La carcajada es general. Como un escándalo dentro del escándalo, Yépez y su soberbia exhibición divertirán a los corrillos caraqueños durante varios días, mientras, en las librerías de la ciudad, las ventas de la novela se disparan. Según Últimas Noticias, en la Librería del Este, la tarde del 27, se venden en tres horas más de sesenta ejemplares y algunos compradores se los llevan hasta de a cuatro. No todos se la leerán, qué duda cabe, pero todos quieren hacerse su opinión y sentir que de algún modo participan en una polémica que agita la vida de la capital y de pronto ha puesto a correr mil rumores distintos.(...)

Entre todos estos dimes y diretes, Manuel Trujillo se atreve otra vez a enunciar en voz alta lo que muchos comentan en voz baja y vuelve a desafiar a la censura adoptando una actitud independiente que, como ya se dijo, pronto ha de costarle la cárcel y el exilio: "Lo que hay que decirle a Camilo es que la falta de dignidad no están en el habla de un campesino o de un llanero, los cuales, a fin de cuentas, están lejos de entrar en la metafísica y la moral de tal palabreja; lo que hay que decirle a Camilo es que la falta de dignidad anda más cerca de la falta de responsabilidad que debe mostrar un escritor en su profesión en cuanto a su plena libertad de acción.
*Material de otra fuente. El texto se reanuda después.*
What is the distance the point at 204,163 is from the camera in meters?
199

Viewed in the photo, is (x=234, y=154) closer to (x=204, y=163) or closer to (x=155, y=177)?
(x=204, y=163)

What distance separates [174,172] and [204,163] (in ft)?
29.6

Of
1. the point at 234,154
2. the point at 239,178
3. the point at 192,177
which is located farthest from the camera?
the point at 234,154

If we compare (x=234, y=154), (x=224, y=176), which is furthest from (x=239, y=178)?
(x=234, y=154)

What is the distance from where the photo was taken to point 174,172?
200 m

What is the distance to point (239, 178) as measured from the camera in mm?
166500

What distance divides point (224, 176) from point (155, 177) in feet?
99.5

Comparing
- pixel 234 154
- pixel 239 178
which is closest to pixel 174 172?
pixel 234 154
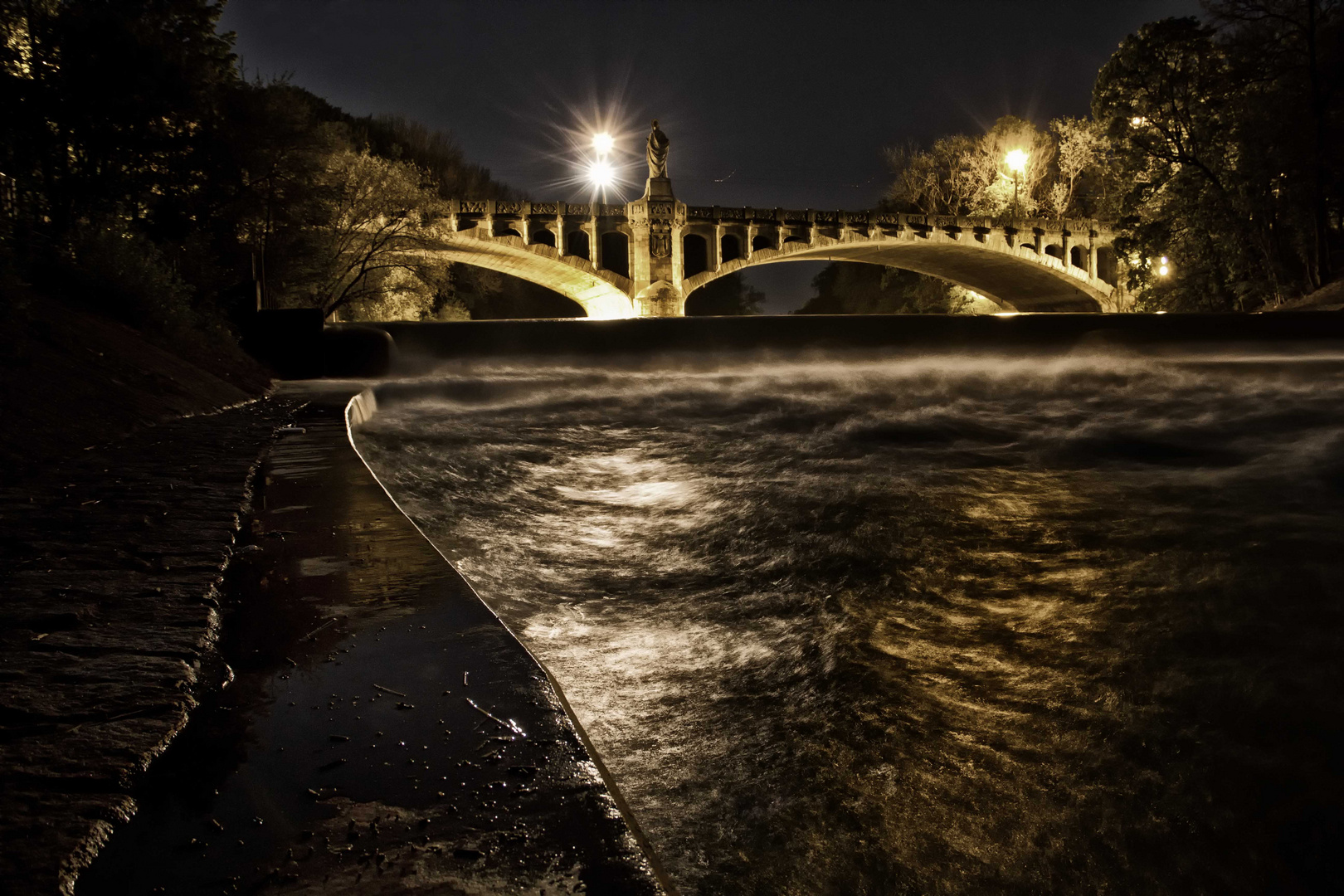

Y una novela de encargo de antemano impone dos medidas: el pensar, al escribir la obra, en quienes la encargan, y el pensar si ese pensamiento no influirá en la obra en sí".

Cela no puede seguir callado y el día 28 de abril contesta a las críticas que se le han hecho en una larga entrevista que se publica a cinco columnas en Últimas Noticias bajo el título de No acepto que se diga que mi libro ofende deliberadamente a Venezuela. En realidad, no es otro el mensaje más urgente que trata de hacer pasar con esta ponderada conversación donde primero se confiesa extrañado ante la actitud de muchos escritores venezolanos hacia La catira y luego va respondiendo ordenadamente, punto tras punto, a las principales objeciones. ¿Que los llaneros no son como él los pinta? Naturalmente, como personajes de una novela son autónomos en su espíritu y su carácter, tienen su propia idiosincrasia y no simbolizan idealmente la generalidad del hombre del llano venezolano. ¿Que la novela es inmoral e incluso pornográfica? La pornografía es literatura de salón; a cielo abierto, no hay pornografía. ¿Que era imposible captar el espíritu de los Llanos en el escaso tiempo que estuvo allí? Un autor se puede equivocar aun estando diez años en contacto con el medio que quiere reflejar y viceversa, puede acertar con un roce de unos cuantos meses.